Num vale industrial cinzento, espremido sob os Alpes suíços, um menino de doze anos chamado Simon tem uma rotina diária. Todas as manhãs, ele sobe de teleférico para a opulência de uma estação de esqui de luxo, um mundo de brancura e privilégio que existe literalmente acima do seu. Lá, com a eficiência de um veterano, ele rouba esquis, óculos e jaquetas de turistas distraídos. Simon não é um delinquente comum; ele é um pequeno empresário cujo produto vem da negligência alheia. De volta ao vale, ele limpa, repara e vende o equipamento roubado, alimentando uma modesta economia paralela entre trabalhadores sazonais e locais. Este é o seu trabalho, a fonte de sustento para ele e para a sua irmã mais velha, Louise.

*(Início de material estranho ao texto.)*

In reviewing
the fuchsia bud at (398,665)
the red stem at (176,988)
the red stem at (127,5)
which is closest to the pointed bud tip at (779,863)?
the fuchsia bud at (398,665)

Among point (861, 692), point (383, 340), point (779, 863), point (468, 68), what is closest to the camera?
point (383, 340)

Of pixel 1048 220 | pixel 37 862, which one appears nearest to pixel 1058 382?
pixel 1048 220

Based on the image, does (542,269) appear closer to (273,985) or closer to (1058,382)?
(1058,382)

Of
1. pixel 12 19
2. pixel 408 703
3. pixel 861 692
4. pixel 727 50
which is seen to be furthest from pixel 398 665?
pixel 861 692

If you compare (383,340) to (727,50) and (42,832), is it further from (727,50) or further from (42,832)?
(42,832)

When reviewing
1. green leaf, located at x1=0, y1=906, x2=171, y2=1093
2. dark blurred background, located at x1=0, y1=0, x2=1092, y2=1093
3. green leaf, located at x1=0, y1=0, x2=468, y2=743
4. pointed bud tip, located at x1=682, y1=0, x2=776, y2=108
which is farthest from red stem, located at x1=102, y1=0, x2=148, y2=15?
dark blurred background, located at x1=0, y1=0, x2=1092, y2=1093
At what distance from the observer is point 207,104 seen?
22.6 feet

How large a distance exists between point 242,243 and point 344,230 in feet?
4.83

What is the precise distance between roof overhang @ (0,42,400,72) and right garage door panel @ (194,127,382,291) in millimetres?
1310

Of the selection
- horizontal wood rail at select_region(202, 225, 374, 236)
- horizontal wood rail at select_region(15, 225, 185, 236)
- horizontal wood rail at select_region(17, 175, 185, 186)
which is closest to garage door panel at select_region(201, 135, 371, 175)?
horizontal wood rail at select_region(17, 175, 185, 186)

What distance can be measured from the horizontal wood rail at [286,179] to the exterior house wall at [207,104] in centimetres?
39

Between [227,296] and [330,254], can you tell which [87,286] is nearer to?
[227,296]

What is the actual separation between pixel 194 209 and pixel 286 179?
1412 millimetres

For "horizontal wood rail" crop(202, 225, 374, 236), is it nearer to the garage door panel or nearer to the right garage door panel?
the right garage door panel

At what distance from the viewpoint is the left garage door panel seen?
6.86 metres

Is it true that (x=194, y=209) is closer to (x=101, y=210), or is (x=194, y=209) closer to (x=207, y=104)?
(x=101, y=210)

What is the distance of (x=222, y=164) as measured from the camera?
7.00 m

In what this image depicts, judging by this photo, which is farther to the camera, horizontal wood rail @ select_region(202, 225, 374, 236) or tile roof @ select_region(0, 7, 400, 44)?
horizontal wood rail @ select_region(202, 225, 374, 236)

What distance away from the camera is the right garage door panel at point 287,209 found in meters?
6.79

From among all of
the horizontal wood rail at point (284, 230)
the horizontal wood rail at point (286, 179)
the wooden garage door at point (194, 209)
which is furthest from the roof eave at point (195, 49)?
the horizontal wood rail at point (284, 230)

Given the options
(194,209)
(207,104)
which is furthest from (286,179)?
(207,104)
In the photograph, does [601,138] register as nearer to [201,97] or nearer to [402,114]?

A relação entre Simon e Louise é o motor silencioso do filme de Ursula Meier. Interpretada por Léa Seydoux, Louise é uma figura errática, uma adulta com a maturidade de uma adolescente, dependente do dinheiro que o irmão mais novo traz para casa. O afeto entre eles é transacional, mediado pelo fluxo de caixa de Simon. O dinheiro que ele ganha compra não apenas comida e um teto, mas também breves instantes de uma normalidade familiar que eles tentam encenar. A frágil estabilidade deste ecossistema começa a ruir quando as ações de Simon se tornam mais arriscadas e a instabilidade emocional de Louise ameaça o pouco que eles construíram, forçando uma reavaliação fundamental da sua ligação.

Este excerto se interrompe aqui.